To create a Kafka stream and push data into it from a static json file consisting of tweets. The Kafka server is initialized using Kafka-Python and can be installed with Homebrew using brew install kafka
Zookeeper as well is required to instantiate the Kafka server and also installed with Homebrew using brew install zookeeper
Both services can be started simply with brew start kafka
and brew start zookeeper
. Verify they are running with brew services
.
Kafka server should be running on localhost:9092
, if not, check your kafka.properties located in your-kafka-installation-path/bin/kafka.properties
Load the tweets from data.json.

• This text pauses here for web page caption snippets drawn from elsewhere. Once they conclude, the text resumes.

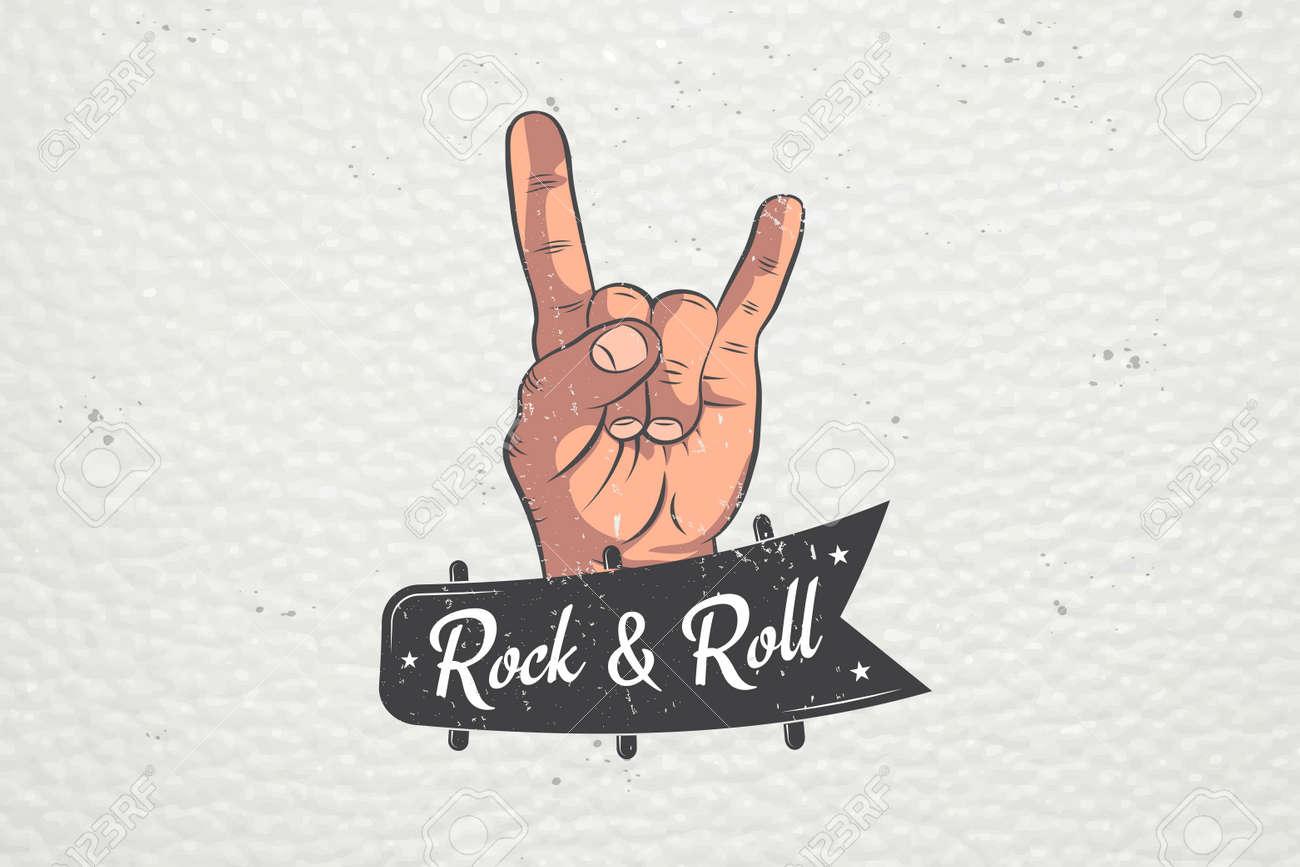 Signe à La Main Réaliste Rock And Roll Rock Main Humaine étiquettes Typographiques Autocollants Logos Et Badges Illustration Vectorielle Plate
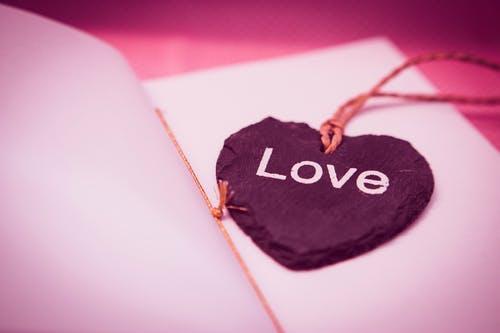 女朋友经常和异性暧昧,我实在受不了了,该如何挽回爱情?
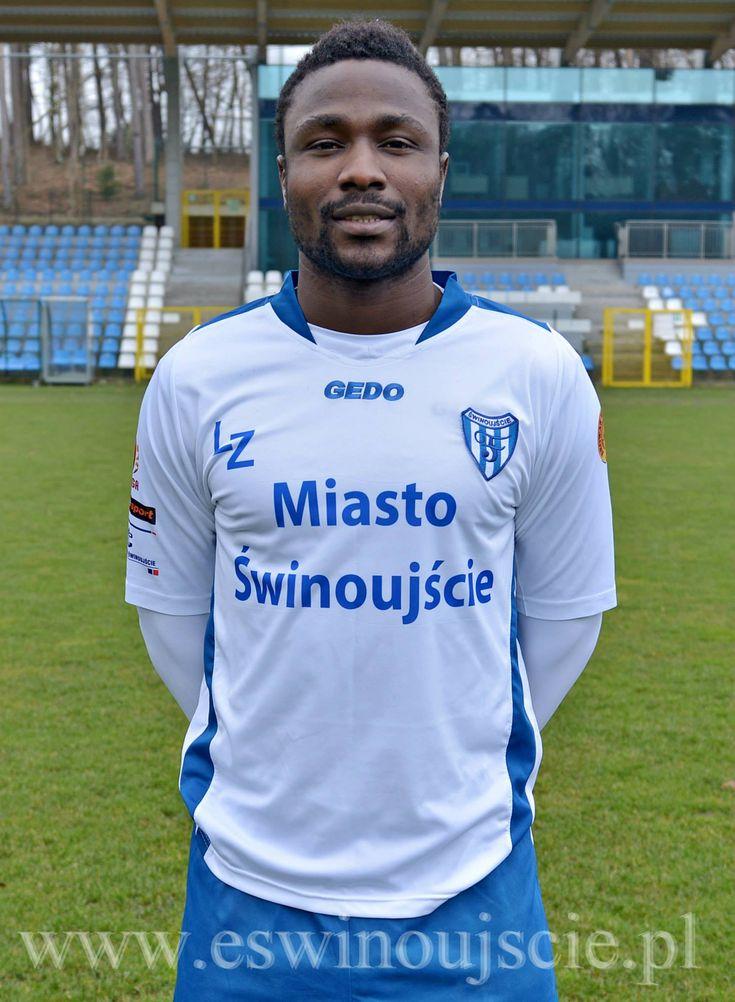 Nigeryjczyk Christian Nnamani nie jest już piłkarzem Floty.  Dziś rozwiązał kontrakt ze świnoujskim klubem za porozumieniem stron. Nnamani występował we Flocie od jesieni 2011 roku. Nn…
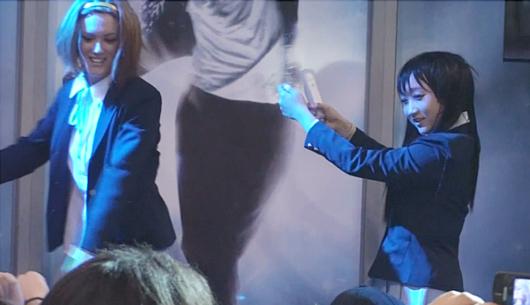 NYアニフェス&コミコン初参加の「けいおん!」、マイケルのBeat Itダンスを踊る_b0007805_14171797.jpg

Send data using KafkaProducer to the Kafka Server listening on port 9092.
run python3 kafka_tweets_producer.py
Read the messages published to the "my-topic" topic produced by kafka_tweets_producer.py and output to terminal. Note: this is not related to the functionality of injesting the data in Bytewax. This is solely to prove that the KafkaProducer works before moving on.
run python3 kafka_tweets_consumer.py
Lots of imports.. don't need them all (in process of testing) Initialize the dataflow object, read directly from the kafka topic that was created when sending messages in kafka_tweets_producer.py. Output to terminal using the BW output connector StdOutSink()
run python3 -m bytewax.run twitter_bytewax
To watch bytewax digest the data in action, run the producer in a split screen.